CLTSH involves trained facilitators working with communities as they go through three phases of the process: pre-triggering, triggering and post-triggering phases (Kar and Chambers, 2008).
CLTSH pre-triggering phase
The facilitators must visit the selected kebele or kebeles prior to the community triggering. This visit is mainly to estimate the size of the community and its population but also to identify the dirtiest areas in the vicinity that are most frequently used for open defecation. This must be done with the community, possibly using a participatory mapping process, as shown in Figure 10.10. They also decide on the most appropriate season and place to conduct the community triggering.
CLTSH triggering phase
Community triggering happens at a gathering of the local inhabitants who come together to have a dialogue about concerns related to open defecation. The purpose of this dialogue is to bring collective action against the open defecation behaviour. Triggering refers to the moment when the whole community shares a sense of disgust and shame about open defecation. The facilitator helps them to come to the realisation that they quite literally will be eating one another’s shit if open defecation continues.
In particular, the aim of the triggering phase is to reach agreement about actions to be taken. The actions will be governed by bylaws developed by the community. The final output of triggering is a community-based action plan, which includes an agreed schedule and set of activities that everyone in the community commits to participating in. This involves construction of latrines with handwashing facilities and commitment from everyone that they will use the new facilities at all times.
CLTSH post-triggering phase
After the community-based action plan is prepared, the community members must put the plan into action. They develop bylaws to ensure the elimination of the practice of open defecation in their community. The plan also states who will implement and enforce the bylaw.
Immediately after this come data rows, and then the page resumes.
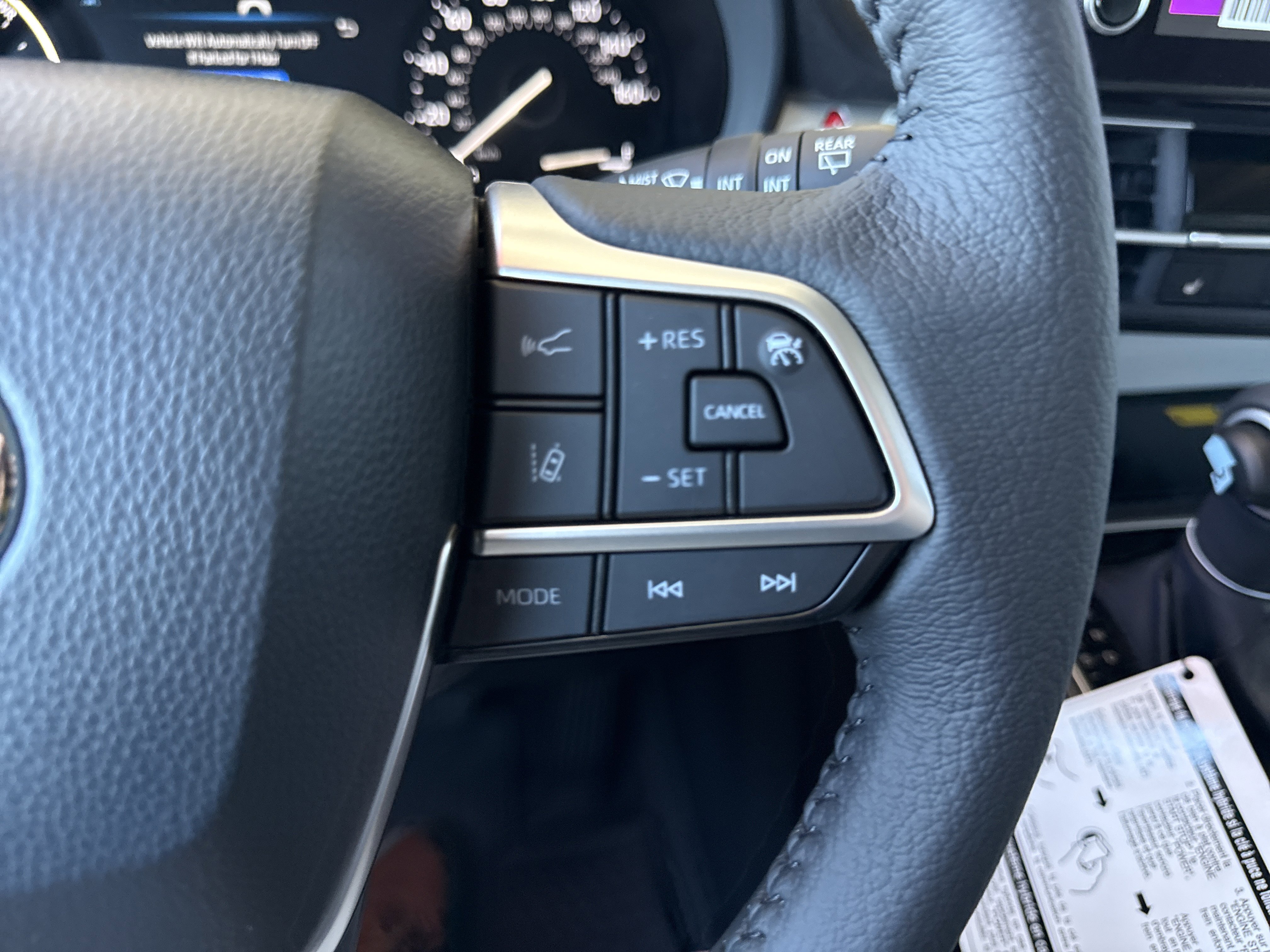 New 2025 Toyota Sienna XLE image 24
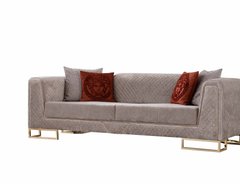 Canapea cu 3 locuri SANTORINI BEJ V1004 240*100*75 (cadru din lemn, umplutură PPU, tapițerie din stofă, culoare bej V1004, decor auriu, completată cu 4 perne decorative)(29645)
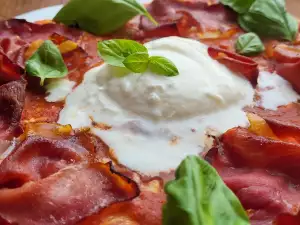 Pizza mit Burrata und Prosciutto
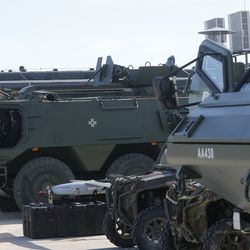 Patrian Rautalinko väläyttää mahdollisuutta viedä aseita suoraan valmistajalta Ukrainaan – Kaikkonen vaatii puolustusteollisuutta kiristämään tahtia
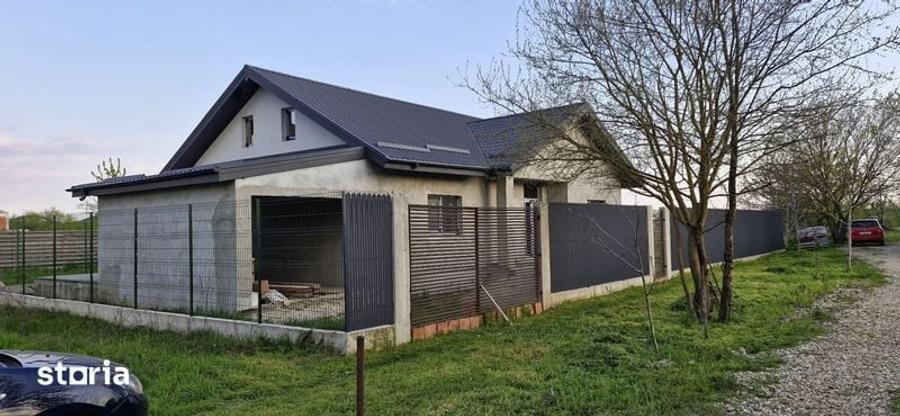 Teren de 138 mp, în Domnești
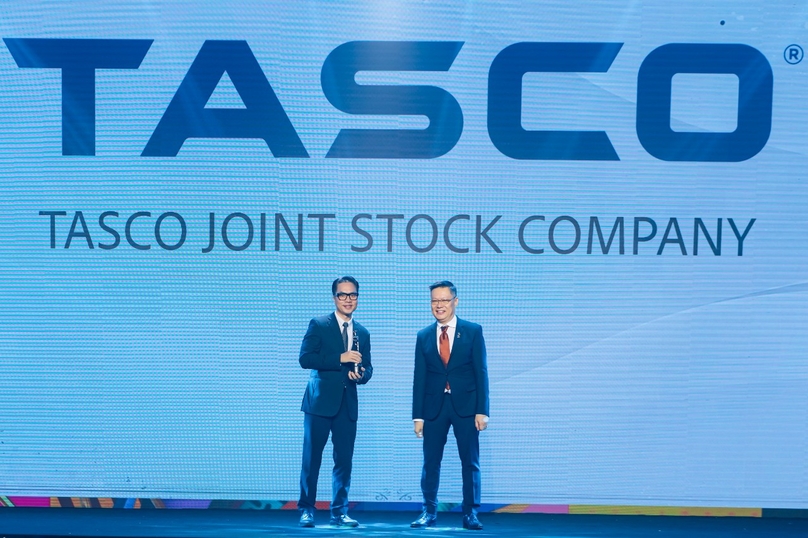 Tran Duc Huy, vice chairman of Tasco JSC, receives the 'Best Companies to Work for in Asia 2024' award in HCMC, August 8, 2024. Photo courtesy of Tasco.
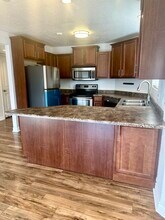 56 E Resaca Dr in Sandy, UT - Building Photo - Building Photo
In this phase, participatory review meetings should be organised by community members and facilitated by Health Extension Workers or other CLTSH-trained facilitators. The main purpose of these sessions is to review the progress made towards achieving the objectives of the plan. A sanitation map prepared during triggering can be used again to follow the progress made (Figure 10.10). Households that have constructed and started using a latrine are marked on the sanitation map. Comparing this with the original map can show the progress made in the reduction of open defecation sites.